Figure 3. PD-1H–deficient mice are more susceptible to acute Con A–induced hepatitis.

(A) PD-1H–KO or WT C57BL/6 littermates received i.v. injections of Con A at 30 mg/kg and were monitored for survival. (B) PD-1H–KO or WT C57BL/6 littermates received sublethal i.v. injections of Con A at 15 mg/kg,and serum was isolated at the indicated times to analyze cytokine levels. (C) As in B, serum at 24 hours was analyzed for ALT concentration. (D) The livers of PD-1H–KO or littermates receiving 15 mg/kg Con A were isolated at 24 hours, and the cells were stained with anti-CD4 and anti-NK1.1 mAbs for calculation of absolute cell numbers. (E) C57BL/6 mice were pretreated with i.p. injections of control mouse Ig or anti–PD-1H (mam82) 3 hours before i.v. injections of Con A at 30 mg/kg and monitored for survival. (F) As in E, mice were bled at 20 hours, and the serum was analyzed for ALT concentration. The experiments were repeated 3 to 5 times with 5 mice/group. *P < 0.05.

Figure 4. PD-1H expression on hematopoietic cells regulates the severity of acute Con A–induced hepatitis.

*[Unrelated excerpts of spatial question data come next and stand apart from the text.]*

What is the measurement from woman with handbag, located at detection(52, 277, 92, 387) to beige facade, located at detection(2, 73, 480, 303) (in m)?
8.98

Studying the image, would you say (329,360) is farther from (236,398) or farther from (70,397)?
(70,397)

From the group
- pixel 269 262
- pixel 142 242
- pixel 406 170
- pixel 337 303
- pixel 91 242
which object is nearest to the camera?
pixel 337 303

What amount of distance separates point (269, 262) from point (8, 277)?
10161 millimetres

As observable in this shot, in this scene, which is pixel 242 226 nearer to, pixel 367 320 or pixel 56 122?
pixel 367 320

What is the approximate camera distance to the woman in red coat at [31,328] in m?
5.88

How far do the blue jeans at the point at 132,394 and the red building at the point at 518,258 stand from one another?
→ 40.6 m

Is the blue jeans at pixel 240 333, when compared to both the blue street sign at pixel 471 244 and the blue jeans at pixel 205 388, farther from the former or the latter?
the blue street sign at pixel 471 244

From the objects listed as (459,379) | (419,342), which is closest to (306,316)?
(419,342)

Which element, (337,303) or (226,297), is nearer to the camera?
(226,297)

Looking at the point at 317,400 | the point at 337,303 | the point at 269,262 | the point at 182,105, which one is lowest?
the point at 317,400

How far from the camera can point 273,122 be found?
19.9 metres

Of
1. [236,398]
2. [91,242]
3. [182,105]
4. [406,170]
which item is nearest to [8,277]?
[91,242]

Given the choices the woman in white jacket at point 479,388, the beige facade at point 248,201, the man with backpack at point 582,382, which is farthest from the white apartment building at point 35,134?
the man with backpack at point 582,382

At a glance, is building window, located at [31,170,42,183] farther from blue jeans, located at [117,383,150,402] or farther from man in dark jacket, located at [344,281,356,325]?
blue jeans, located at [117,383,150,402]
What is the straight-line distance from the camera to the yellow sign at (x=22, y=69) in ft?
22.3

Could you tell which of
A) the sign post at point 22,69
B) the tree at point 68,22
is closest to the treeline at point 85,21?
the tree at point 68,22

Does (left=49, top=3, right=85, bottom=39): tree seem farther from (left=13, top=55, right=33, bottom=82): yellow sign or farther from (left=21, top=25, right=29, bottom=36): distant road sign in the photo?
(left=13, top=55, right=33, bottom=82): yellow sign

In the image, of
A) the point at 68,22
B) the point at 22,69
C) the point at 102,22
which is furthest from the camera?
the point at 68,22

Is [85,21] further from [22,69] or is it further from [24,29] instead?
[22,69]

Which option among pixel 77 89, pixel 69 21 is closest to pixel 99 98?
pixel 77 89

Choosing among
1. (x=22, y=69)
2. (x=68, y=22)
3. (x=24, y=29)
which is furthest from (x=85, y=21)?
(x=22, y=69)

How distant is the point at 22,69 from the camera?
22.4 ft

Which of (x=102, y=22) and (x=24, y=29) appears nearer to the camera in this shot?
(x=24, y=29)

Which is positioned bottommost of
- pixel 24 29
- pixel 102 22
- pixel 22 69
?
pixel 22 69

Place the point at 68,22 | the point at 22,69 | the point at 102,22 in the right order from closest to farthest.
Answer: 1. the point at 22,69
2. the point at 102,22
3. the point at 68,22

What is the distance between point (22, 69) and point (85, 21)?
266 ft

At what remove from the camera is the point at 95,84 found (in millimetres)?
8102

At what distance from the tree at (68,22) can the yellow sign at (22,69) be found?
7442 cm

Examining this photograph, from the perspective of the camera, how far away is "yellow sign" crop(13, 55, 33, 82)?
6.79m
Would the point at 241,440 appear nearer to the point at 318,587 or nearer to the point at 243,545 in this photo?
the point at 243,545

(A) Depiction of BM chimeric models for the Con A hepatitis experiments and analysis of chimerism in blood for CD4⁺ and CD8⁺ T cell reconstitution at 3 weeks. (B) Chimeric mice were bled 3 weeks after reconstitution, and CD4⁺ and CD8⁺ percentages were determined. (C) Rag-1–KO mice adoptively transferred with either PD-1H–KO or WT TCD-BM and injected with 15 mg/kg Con A were bled at 3 hours for analysis of serum cytokine levels as indicated. (D) As in C, liver lymphocytes were stained with anti-CD4 and anti-NK1.1 to determine absolute cell numbers in liver. (E) PD-1H–KO mice reconstituted with PD-1H–KO or WT TCD-BM were injected (i.v.) with 15 mg/kg of Con A and bled at 2, 5, and 24 hours for analysis of serum ALT concentrations. (F) As in C, serum at the 2- hour time point was analyzed for cytokines. *P < 0.05.

Figure 5. PD-1H–KO mice are resistant to the growth of GL261 glioma.

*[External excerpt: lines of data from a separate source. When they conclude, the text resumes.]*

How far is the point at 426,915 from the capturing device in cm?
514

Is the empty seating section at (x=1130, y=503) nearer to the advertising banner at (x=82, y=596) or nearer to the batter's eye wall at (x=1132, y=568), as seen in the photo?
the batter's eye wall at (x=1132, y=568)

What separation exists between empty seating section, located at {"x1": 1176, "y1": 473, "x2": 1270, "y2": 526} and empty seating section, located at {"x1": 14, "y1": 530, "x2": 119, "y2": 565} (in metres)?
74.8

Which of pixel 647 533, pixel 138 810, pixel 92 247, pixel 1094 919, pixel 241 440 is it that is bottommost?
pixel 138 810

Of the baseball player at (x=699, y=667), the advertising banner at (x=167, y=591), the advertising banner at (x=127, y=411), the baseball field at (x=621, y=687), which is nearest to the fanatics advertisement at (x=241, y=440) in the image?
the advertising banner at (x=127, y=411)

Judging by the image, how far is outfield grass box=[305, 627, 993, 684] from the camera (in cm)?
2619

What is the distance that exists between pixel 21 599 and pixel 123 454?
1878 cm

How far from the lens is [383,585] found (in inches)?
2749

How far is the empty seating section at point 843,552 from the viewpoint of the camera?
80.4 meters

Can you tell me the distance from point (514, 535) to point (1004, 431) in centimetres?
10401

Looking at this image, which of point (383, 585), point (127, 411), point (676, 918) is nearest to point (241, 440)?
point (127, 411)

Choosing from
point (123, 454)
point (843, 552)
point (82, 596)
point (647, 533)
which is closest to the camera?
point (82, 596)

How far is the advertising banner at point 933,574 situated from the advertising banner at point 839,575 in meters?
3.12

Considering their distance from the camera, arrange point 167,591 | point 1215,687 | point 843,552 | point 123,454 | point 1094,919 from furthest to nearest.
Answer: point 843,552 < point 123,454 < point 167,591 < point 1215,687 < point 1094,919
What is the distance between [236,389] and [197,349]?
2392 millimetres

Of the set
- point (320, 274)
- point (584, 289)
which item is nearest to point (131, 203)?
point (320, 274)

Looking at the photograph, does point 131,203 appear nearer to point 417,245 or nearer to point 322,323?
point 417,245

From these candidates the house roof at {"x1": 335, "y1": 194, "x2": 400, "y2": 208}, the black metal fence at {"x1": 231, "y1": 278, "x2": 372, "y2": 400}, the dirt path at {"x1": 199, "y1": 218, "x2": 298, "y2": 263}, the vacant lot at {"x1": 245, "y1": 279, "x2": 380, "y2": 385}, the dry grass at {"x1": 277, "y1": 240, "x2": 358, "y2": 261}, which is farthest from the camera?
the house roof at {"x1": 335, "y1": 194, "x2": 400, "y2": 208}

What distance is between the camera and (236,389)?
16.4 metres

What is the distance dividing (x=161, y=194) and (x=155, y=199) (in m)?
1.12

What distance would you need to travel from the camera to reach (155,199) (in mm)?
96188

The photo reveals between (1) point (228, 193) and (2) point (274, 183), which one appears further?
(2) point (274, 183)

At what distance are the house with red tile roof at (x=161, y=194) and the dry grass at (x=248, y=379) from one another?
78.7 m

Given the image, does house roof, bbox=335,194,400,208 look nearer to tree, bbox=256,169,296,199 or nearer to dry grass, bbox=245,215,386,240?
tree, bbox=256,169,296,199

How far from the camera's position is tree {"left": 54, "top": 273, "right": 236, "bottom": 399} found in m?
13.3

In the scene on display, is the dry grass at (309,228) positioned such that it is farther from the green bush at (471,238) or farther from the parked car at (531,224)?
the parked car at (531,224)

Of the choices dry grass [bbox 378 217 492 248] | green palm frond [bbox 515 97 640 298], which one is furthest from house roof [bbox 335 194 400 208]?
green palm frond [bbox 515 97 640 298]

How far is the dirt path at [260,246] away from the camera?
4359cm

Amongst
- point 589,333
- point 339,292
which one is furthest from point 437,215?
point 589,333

3 × 10⁵ GL261-luc cells were injected into the left hemisphere of the brains of PD-1H–KO or WT mice. Mice were subsequently treated with or without 4 Gy radiotherapy of the whole brain on day 5 after tumor inoculation. (A) Whole-brain tissues were isolated on day 15 for H&E staining. The brain from a WT mouse without tumor inoculation was used as a control. T, tumor area. Scale bars: 600 μm. (B) Survival of WT or PD-1H–KO mice with or without radiotherapy was monitored daily (n = 8). (C) Growth of GL261 tumors in individual mice was measured using a Lumina XR imaging system every 5 days and presented as bioluminescence of tumor in radiance (n = 8). **P < 0.01.

Figure 6. Resistance to GL261 tumor growth in PD-1H–KO mice is mediated by CD4⁺ T cell immunity.

3 × 10⁵ GL261-luc tumor cells were injected into the left hemisphere of the brains of PD-1H–KO or WT mice. Mice were treated with a total dose of 4 Gy radiotherapy of the whole brain on day 5 after tumor inoculation. (A) Ten days after radiotherapy, splenocytes and brain lymphocytes were isolated and restimulated with irradiated GL261 cells for 5 days. Percentages of IFN-γ–producing CD4⁺ T cells of total CD4⁺ T cells (left panels) or IFN-γ–producing CD8⁺ T cells of total CD8⁺ T cells (middle panels) were detected by intracellular staining. IFN-γ levels in culture supernatant were detected by CBA (right panels). One point indicates the result from 1 mouse (n = 6). Naive mice (n = 2) without tumor inoculation were used as negative control. (B) CD4⁺ T cells or CD8⁺ T cells were depleted by i.p. injection of anti-CD4 (GK1.5) or anti-CD8a (53-6.72) antibody at 500 μg every 5 to 7 days from 5 days before tumor inoculation. Survival of mice was monitored daily up to 50 days (n = 5). *P < 0.05; **P < 0.01.